= Knock-for-knock agreement =

Agreement between insurance companies

A knock-for-knock agreement is an agreement between two insurance companies whereby, when both companies' policy-holders incur losses in the same insured event (usually a motor accident), each insurer pays the losses sustained by its own policy-holder regardless of who was responsible.

==Rationale==
The rationale is economic and administrative efficiency: While an insurer may be able to pursue a recovery from the party responsible for an accident or from its policy-holder, this is a costly administrative procedure. The knock-for-knock agreement simplifies recovery claims among insurers and, over time, attributes costs fairly among insurers.

However, knock-for-knock agreements between insurers have been criticised as unfair on the party not responsible for an accident. If, for the sake of administrative ease, an insurer pays out to repair damage done to its policy-holder's own car instead of pursuing the party responsible for the accident for all relevant costs, an effective claim is recorded against that policy-holder's insurance record. In this way, knock-for-knock agreements can result in policy-holders finding unexpectedly, when they come to renew their insurance, that they face higher premiums regardless of responsibility for an accident they were involved in.

==Other contexts==
===Military claims===

'Knock for knock' is also used in a specific, analogous sense, for example, the following, cited in the "Laws of War", from the US Army website:

 In addition to handling these routine matters, the chief of the Claims Section participated in the negotiations with the Korean government concerning the payment of foreign claims generated by troops of the Army of the Republic of Korea who were active in South Vietnam. In fact, the MACV Staff judge Advocate's office was to play a vital role in the negotiation and implementation of certain claims agreements with the Vietnamese government and the Free World allies which came to be known as "knock-for-knock" agreements. These compacts contained provisions whereby the government of one nation waived the claims against the government of the second nation for damage to government property. The agreements did not, however, waive the personal right of an individual to claim damages in the case of negligence of a member of the force of another allied nation. The arrangements nevertheless removed a potential irritant to the relationships among the Free World forces.

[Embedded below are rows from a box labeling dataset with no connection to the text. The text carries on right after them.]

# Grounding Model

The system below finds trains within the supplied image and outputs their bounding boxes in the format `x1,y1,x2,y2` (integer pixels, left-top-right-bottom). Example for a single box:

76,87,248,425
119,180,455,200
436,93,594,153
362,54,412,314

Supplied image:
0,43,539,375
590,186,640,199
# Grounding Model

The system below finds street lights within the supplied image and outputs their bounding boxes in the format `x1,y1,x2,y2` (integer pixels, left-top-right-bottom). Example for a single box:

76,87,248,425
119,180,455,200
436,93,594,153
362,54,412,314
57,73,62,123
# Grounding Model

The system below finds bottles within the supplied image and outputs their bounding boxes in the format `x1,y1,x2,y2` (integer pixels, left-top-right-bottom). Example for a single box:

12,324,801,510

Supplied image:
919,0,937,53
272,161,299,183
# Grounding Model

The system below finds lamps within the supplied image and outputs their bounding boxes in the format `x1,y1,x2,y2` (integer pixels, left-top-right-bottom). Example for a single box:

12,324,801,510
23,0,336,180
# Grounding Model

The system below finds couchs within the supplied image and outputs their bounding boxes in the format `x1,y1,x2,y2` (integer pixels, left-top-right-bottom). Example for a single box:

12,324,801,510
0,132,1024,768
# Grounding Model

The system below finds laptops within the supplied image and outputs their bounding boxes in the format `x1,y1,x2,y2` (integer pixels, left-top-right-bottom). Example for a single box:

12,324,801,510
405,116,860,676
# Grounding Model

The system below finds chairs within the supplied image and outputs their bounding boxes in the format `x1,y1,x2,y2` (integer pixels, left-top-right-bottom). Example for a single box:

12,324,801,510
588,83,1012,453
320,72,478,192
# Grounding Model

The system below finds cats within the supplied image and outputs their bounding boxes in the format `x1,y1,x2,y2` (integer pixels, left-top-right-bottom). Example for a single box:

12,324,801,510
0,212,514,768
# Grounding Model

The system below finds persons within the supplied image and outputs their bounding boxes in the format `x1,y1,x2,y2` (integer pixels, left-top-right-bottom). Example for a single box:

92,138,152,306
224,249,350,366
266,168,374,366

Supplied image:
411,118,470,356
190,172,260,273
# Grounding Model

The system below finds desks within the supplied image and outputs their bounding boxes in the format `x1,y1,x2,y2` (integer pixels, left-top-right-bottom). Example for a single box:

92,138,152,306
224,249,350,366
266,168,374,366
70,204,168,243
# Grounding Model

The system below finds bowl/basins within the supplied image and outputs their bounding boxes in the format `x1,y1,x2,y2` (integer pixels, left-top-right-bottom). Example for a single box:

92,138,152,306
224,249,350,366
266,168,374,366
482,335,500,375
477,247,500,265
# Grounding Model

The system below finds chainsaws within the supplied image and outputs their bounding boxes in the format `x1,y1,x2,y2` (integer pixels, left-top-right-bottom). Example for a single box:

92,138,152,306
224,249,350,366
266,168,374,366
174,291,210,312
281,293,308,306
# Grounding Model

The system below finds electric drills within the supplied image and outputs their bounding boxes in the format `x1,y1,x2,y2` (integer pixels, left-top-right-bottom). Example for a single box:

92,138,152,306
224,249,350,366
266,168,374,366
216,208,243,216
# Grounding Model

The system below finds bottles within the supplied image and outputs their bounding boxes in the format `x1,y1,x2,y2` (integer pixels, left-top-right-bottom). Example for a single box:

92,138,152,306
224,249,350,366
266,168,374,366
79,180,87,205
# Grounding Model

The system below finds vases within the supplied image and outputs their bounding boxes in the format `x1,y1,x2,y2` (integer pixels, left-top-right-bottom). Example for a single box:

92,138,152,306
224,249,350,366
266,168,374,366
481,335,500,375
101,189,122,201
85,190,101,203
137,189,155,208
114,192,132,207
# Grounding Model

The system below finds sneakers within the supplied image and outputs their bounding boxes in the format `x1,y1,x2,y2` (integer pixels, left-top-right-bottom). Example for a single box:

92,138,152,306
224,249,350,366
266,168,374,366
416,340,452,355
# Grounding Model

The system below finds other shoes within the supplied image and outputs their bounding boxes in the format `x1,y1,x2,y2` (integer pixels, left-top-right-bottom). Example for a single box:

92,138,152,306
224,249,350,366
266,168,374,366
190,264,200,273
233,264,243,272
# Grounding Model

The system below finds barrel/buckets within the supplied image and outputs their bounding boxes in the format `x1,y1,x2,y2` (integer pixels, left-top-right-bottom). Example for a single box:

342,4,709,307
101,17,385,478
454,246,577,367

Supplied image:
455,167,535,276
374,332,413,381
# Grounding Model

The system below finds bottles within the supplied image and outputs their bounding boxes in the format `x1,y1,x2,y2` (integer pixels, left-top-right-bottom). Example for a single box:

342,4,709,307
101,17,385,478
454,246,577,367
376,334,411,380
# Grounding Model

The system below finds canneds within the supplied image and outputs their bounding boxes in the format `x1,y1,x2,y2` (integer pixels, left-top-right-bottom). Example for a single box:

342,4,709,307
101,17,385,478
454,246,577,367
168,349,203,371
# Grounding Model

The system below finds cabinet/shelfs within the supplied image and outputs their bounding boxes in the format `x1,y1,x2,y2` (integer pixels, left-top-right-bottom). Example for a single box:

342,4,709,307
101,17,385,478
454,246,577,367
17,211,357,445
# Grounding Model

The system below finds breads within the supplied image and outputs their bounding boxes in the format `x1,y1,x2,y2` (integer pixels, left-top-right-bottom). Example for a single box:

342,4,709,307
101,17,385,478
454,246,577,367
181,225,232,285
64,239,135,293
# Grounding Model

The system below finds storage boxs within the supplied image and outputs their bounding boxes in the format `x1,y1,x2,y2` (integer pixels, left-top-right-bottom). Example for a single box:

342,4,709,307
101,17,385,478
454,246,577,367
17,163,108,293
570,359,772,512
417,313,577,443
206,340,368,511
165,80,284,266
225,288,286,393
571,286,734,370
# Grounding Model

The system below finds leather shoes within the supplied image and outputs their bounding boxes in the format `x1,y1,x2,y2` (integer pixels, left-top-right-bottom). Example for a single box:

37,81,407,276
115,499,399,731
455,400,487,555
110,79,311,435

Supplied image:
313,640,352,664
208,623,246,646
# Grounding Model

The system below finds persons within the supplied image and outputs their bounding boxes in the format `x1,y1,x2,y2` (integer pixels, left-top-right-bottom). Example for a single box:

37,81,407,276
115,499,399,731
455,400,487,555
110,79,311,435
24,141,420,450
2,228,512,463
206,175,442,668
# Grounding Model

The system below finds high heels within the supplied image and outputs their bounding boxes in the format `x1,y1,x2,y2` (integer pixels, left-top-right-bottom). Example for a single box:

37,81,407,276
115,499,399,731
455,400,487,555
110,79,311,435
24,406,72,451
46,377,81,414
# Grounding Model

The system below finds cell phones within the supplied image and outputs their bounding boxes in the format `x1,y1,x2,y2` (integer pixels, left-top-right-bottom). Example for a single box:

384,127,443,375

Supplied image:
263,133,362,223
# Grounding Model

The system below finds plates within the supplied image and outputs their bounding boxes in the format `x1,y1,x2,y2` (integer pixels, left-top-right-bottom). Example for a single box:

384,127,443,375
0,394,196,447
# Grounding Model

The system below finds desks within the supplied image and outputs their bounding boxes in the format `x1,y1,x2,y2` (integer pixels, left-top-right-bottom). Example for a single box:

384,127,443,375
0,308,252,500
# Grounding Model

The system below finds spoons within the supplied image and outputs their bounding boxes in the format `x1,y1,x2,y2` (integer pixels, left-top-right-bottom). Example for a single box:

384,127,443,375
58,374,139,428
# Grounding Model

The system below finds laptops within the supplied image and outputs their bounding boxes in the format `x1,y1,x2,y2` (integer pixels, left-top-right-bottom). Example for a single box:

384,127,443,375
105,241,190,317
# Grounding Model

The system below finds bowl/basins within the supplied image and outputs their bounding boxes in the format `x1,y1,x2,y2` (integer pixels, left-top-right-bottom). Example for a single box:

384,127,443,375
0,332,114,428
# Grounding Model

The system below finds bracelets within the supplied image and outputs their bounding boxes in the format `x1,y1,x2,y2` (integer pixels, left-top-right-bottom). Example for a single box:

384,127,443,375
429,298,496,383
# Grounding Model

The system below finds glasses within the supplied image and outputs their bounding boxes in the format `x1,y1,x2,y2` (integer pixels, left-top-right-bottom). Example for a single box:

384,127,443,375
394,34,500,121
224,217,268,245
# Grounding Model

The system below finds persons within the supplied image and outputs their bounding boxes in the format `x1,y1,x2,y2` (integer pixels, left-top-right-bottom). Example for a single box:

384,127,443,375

===Oil and gas industry===
'Knock for knock' is a common contractual arrangement in the oil and gas industry. The operator of an oil and gas property requires the assistance and expertise of many kinds of contractors, including drilling companies, well service companies, facility constructors, equipment suppliers, and caterers. Generally, the operator will engage these services under a master service agreement which sets forth the essential commercial terms under which the work will be performed. One of these terms is the allocation of the risk of loss to people and property. In general, a knock-for-knock agreement means that each party working on an oil and gas worksite—the operator and each contractor—agrees to protect and indemnify all the other parties against injuries to that party's employees and agents, and destruction or damage to that party's property. This allocation is not based upon the fault or culpability of the party whose employee was injured or whose property was damaged. The goal is the efficient defense and payment of a claim through having a single party responsible for the loss.